UN expert urges South Africa to end discrimination against people with albinism

UN expert urges South Africa to end discrimination against people with albinism

United Nations independent expert on albinism Ikponwosa Ero, poses during a regional conference on albinism organised by the United Nations (UN) to discuss potential measures and legislation to protect people with albinism in Africa from discrimination and supertitious attacks, in Dar es Salaam on June 18, 2016. In Tanzania, as well as in Malawi and some other parts of sub-Saharan Africa, albino body parts are sought after for potions and charms thought to bring luck and wealth, and many fall victim to murderers who dismember their bodies to supply this grisly black market trade.

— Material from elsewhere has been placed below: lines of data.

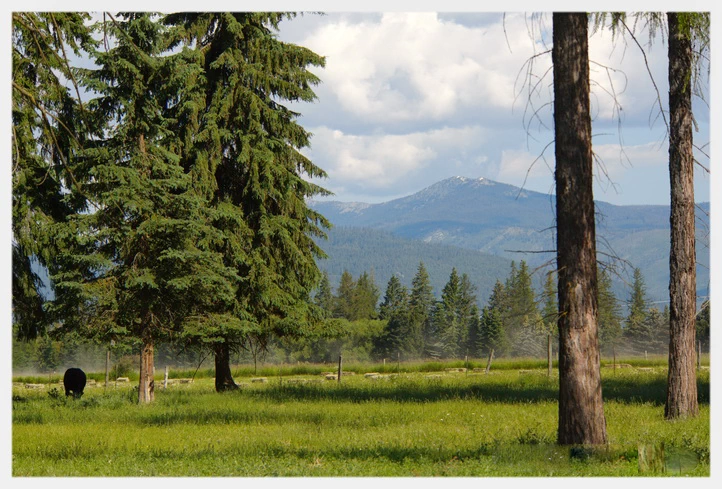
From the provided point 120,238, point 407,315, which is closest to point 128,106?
point 120,238

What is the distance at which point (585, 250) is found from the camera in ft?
28.5

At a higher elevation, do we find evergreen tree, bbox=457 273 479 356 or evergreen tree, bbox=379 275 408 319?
evergreen tree, bbox=379 275 408 319

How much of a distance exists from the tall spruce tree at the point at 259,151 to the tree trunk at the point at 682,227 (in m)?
12.1

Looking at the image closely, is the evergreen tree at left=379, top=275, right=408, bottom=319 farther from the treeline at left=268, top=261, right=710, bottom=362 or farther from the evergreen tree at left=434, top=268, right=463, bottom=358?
the evergreen tree at left=434, top=268, right=463, bottom=358

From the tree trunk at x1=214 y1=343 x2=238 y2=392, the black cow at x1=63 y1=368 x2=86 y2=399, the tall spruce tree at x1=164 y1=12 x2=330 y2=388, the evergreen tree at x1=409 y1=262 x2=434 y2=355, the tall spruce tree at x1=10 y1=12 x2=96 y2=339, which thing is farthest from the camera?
the evergreen tree at x1=409 y1=262 x2=434 y2=355

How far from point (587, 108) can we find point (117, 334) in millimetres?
13649

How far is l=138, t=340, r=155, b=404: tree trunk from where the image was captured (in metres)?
18.8

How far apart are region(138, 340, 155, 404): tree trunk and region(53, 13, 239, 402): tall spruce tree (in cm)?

Canadian charity Under The Same Sun (UTSS) has documented 161 attacks on people with albinism in Tanzania in recent years, including 76 murders, more than anywhere else in Africa. / AFP / CARL DE SOUZA (Photo credit should read CARL DE SOUZA/AFP/Getty Images)

The South African government must act urgently to end the dangers faced by people with albinism who face discrimination based on colour, a prohibited ground of racial discrimination, a UN expert said on Friday.

UN expert urges South Africa to end discrimination against people with albinism

Ikponwosa Ero, UN expert, and advocate for albinism.

“Although apartheid ended 25 years ago and an inclusive constitution was introduced, people with albinism continue to suffer abuses on a number of grounds including colour and disability,” Ikponwosa Ero said in a statement.
Ero, an expert on the rights of persons with albinism, presented a preliminary statement at the end of her 10-day visit to South Africa.

 

Stigma and discrimination against people with albinism in South Africa have led to attacks and killings, Ero found during the visit.
Recent victims have been mostly women and children – including Thandizile Mpunzi who was 20 when she was killed in 2015, and a 13-year-old girl killed in 2018.
Both were mutilated and dismembered with their body parts intended for use in ritual practices, according to Ero.

 

Academic health and genetics surveys estimate a prevalence of around one in 3,900 to one in 4,000 in the country with certain communities having a prevalence rate of one in 832.
Ero welcomed the South African government’s efforts in working toward justice for victims and families but called for more proactive, not just reactive measures.

 

“For instance, awareness-raising with the participation of genuinely remorseful inmates, while they are serving their sentences, could be a highly effective deterrent,” Ero said. Trafficking of the body parts of people with albinism across borders also highlights the need for regional action against this scourge, the expert said. Ero urged South Africa to show leadership in curbing the scourge.

 

The expert also expressed concern that people with albinism, a syndrome of genetic disorders that cause the skin, hair, or eyes to have little or no colour, suffered constant ridicule and social exclusion in their own families and in society in general.
“Women are particularly affected by stigma, with many being abandoned by partners and spouses because of ridicule and discrimination or because they gave birth to a child with albinism,” Ero said.

 

Bullying and insecurity are common for children attending school to the extent that some have resorted to going to special schools because they are often safer than mainstream ones, she said as a result of their visual impairment, and a lack of reasonable accommodation for them in school settings, many people with albinism give up on education at an early age.

 

They are often given low-ranking jobs or work outdoors where they are constantly exposed to the sun, leading to skin cancer – the biggest killer of people with albinism in the region, according to Ero.“The situation has a damaging cumulative effect on the psychosocial health and self-esteem of many people with albinism, and has resulted in depression, suicidal tendencies and an overall fear of going out in public,” Ero said. She added that this fear was further compounded by security issues.

 

Although there is much work to be done in South Africa in eliminating human rights abuses against people with albinism, Ero said.
She was encouraged to see partnerships and cooperation being forged between the government and civil society to work together in the development of a national action plan.